To be fair though, it’s not really the goal to make something that’s universally approved by everyone right? Like if someone in the future makes an ai ethics system and neo-nazis hate it because it doesn’t share their values that doesn’t really mean it’s a failure of a project right?

Microsoft chatbot turns nazi after an hour of internet interactions.

Ai nerds: ‘I can fix her’.

Here is the result.

For some reason, I thought Tay was a lot older than 2016. Probably conflated in my memory with Cleverbot.
To be fair, it's been a long 5 years.
"Tay, sweetie, remember your euphemisms database."

Their ethical AI also gives totally opposite results if you phrase the question differently; I was able to get it to say being gay was wrong by using a slur in the question.

If your ethical AI can be defeated by asking questions in a bigoted way, it sucks.

I tried to get it to do this too, in the opposite manner. "Joining a pogrom" - It's wrong, says the AI. "Joining a pogrom with my friends and having a great time" - It's fine, says the AI. So long as I include some positive phrases in the question, it will conclude that violence race riots are fine as long as you're having fun.
If you ask it "Should X have rights?" and fill in pretty much any slur you can think of, you'll get the expected Reddit-approved answer of "They shouldn't".
Which, with a basic understanding of how people discuss these things and how AI works, shows the total lack of effort on this project's part. Anyone with any level of understanding of how discourse on civil rights works (read: not the people working on this project) understands that slurs are going to be used more often by people who think a group shouldn't have rights. The fact that they have apparently done nothing to correct for this shows that the project is fundamentally unserious.
Well sure, of course an AI trained on the Reddit corpus knows "you can be gay without being a f----t."
Lol you don't even need to dig that deep. "Should I eat chicken?" - It's okay "Should I eat chickens?" - you shouldn't "Should I eat beef?" - It's okay "Should I eat cows?" - You shouldn't Like come on, it's obvious this is just some basic pattern matching, oh sorry it's "ethical judgement AI".

https://i.imgur.com/iqtgMxg.png

still better ethical guidance than what the LW community would give you.

My favourite thing about /u/acausalrobotgod is that they really do exist, just for the completely opposite reasons than predicted by the Bostroms and Yudkowskys of this world, specifically because they developed and encouraged the worst aspects of the industry which built it

[yup](https://gifimage.net/wp-content/uploads/2017/10/heisenberg-youre-goddamn-right-gif-7.gif)

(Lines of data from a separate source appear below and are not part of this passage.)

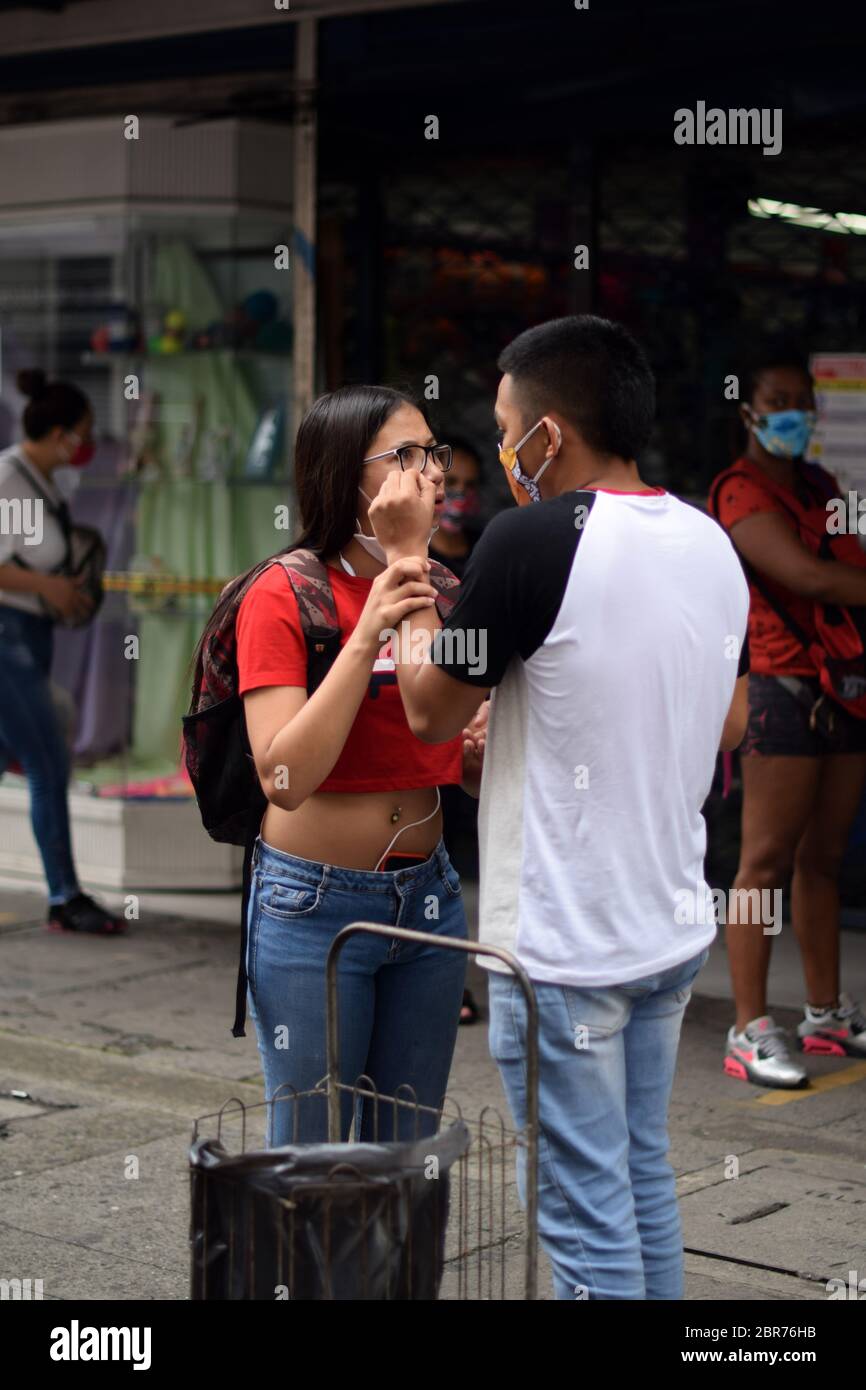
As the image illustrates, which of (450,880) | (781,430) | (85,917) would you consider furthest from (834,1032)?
(85,917)

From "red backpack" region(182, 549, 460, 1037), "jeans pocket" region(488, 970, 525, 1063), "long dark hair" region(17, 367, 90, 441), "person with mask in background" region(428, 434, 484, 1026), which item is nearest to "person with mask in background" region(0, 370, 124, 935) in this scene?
"long dark hair" region(17, 367, 90, 441)

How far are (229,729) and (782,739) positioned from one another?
2643 millimetres

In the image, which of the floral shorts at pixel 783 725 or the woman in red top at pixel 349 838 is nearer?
the woman in red top at pixel 349 838

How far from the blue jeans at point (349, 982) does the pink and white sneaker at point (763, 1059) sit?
2.50m

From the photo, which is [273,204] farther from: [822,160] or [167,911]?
[167,911]

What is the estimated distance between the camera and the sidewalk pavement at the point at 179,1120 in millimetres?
4258

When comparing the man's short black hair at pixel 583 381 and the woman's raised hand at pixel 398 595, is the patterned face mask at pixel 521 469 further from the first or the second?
the woman's raised hand at pixel 398 595

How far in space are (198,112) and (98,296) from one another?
1.05 meters

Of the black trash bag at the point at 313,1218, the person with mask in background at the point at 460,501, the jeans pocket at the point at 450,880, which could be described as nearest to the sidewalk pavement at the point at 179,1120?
the jeans pocket at the point at 450,880

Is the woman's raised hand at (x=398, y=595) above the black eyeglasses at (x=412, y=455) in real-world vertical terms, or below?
below

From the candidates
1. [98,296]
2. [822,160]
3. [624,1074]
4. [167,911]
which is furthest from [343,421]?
[98,296]

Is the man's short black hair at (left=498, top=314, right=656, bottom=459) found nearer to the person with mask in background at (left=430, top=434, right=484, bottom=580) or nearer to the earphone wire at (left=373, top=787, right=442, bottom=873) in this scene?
the earphone wire at (left=373, top=787, right=442, bottom=873)

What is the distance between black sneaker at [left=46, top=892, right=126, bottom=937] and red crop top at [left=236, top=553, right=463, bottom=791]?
4.50m
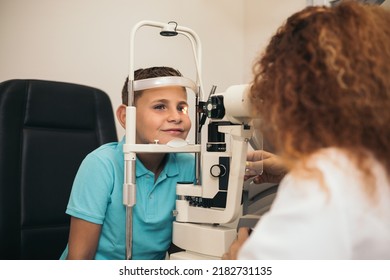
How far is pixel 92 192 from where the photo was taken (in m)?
1.10

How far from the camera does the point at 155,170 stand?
1263 millimetres

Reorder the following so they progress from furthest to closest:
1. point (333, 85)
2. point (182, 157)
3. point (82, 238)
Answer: point (182, 157)
point (82, 238)
point (333, 85)

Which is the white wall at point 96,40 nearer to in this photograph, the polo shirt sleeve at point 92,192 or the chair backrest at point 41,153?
the chair backrest at point 41,153

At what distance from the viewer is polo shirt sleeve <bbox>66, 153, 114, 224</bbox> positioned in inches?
42.7

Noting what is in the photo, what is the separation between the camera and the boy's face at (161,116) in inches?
46.1

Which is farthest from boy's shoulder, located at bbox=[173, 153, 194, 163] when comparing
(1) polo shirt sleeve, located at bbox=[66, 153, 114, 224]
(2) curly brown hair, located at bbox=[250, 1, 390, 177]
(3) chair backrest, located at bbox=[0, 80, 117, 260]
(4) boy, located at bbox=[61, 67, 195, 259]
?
(2) curly brown hair, located at bbox=[250, 1, 390, 177]

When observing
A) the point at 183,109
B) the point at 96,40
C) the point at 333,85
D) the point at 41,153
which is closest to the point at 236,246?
the point at 333,85

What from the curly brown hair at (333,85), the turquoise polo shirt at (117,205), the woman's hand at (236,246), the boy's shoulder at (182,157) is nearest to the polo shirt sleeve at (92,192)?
the turquoise polo shirt at (117,205)

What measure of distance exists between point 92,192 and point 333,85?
739 mm

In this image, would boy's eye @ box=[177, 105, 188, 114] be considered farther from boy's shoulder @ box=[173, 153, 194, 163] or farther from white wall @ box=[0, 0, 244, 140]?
white wall @ box=[0, 0, 244, 140]

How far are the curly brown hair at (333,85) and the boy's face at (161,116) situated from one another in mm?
536

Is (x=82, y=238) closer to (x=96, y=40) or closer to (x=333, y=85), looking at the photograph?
(x=333, y=85)

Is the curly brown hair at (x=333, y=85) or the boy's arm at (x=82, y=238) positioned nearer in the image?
the curly brown hair at (x=333, y=85)

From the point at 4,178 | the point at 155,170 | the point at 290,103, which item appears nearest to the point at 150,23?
the point at 155,170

I played with it a few days ago, it answers ‘it’s expected’ to the question ‘can i wear makeup to work as a woman’ and ‘it’s unprofessional’ to the same question ending with ‘… as a man’.

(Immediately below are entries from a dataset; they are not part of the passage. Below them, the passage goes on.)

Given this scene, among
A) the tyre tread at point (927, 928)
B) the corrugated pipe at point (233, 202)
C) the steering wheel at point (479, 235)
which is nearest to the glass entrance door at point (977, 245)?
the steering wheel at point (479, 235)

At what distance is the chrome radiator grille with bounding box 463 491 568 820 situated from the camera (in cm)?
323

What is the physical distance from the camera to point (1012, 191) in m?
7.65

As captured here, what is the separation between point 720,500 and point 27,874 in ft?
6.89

Some other baffling answers are ‘it’s wrong’ to ‘can i get a cat if i already have one’, ‘it’s wrong’ to ‘can i kiss a girl if her family is homophobic’ as well as ‘it’s noble’ to ‘can i donate someone else’s kidney’.

Also since some people in the thread are wondering about this, the authors do seem to be influenced by rationalism, the very first citation in the preprint is a Yudkowsky/Bostrom article.

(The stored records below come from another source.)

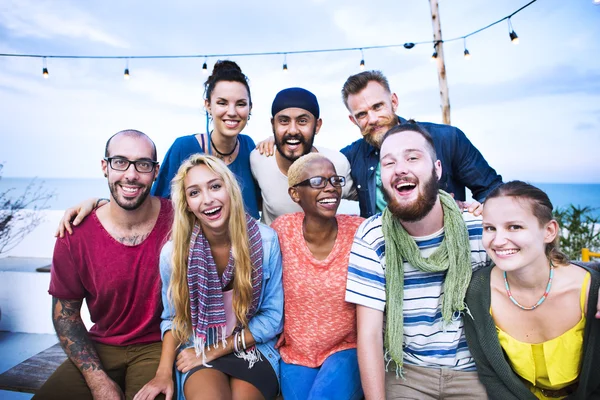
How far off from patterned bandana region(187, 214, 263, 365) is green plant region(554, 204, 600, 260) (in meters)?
5.48

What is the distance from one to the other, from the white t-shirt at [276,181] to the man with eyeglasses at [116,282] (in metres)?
0.87

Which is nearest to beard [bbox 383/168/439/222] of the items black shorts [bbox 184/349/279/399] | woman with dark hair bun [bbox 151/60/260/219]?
black shorts [bbox 184/349/279/399]

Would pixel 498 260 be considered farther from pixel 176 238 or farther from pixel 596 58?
pixel 596 58

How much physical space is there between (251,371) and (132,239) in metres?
Answer: 1.19

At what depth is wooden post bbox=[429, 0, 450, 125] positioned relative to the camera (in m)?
7.42

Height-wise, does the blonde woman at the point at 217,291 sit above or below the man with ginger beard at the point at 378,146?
below

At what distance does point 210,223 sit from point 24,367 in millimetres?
2032

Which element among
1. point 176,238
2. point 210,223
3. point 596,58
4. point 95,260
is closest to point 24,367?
point 95,260

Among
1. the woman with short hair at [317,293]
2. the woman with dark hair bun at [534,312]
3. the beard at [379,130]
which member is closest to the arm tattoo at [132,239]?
the woman with short hair at [317,293]

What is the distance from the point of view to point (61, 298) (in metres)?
2.39

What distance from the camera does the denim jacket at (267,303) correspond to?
222cm

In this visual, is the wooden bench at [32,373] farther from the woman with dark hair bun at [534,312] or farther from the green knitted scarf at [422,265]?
the woman with dark hair bun at [534,312]

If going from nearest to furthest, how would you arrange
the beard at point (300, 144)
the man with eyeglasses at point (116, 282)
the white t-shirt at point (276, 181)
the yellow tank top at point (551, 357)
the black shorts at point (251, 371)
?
1. the yellow tank top at point (551, 357)
2. the black shorts at point (251, 371)
3. the man with eyeglasses at point (116, 282)
4. the beard at point (300, 144)
5. the white t-shirt at point (276, 181)

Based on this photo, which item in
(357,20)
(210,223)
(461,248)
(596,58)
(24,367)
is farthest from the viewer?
(596,58)
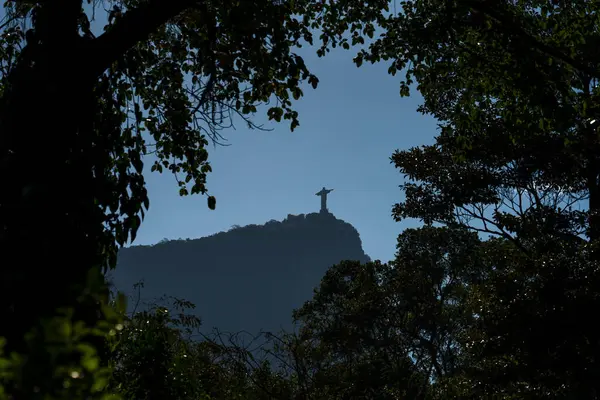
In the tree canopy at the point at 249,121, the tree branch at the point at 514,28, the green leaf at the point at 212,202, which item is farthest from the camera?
the green leaf at the point at 212,202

[so true](https://i.imgur.com/DKa7mV6.png) thx delphi

I think this has to be the purest example of “algorithms have the biases of their creators” I have ever seen. It’s literally just laundering people’s biases with a veneer of objectivity. There’s no notion that it’s doing “face recognition” or whatever, it’s just “oh mighty robot, tell me how my ethical opinions that I programmed into you are universal and objective facts”.

Mr. Burns approves

(also the fact that this thing is so easily manipulated by adjectives should have informed the creators in about 10 seconds that it was worthless.)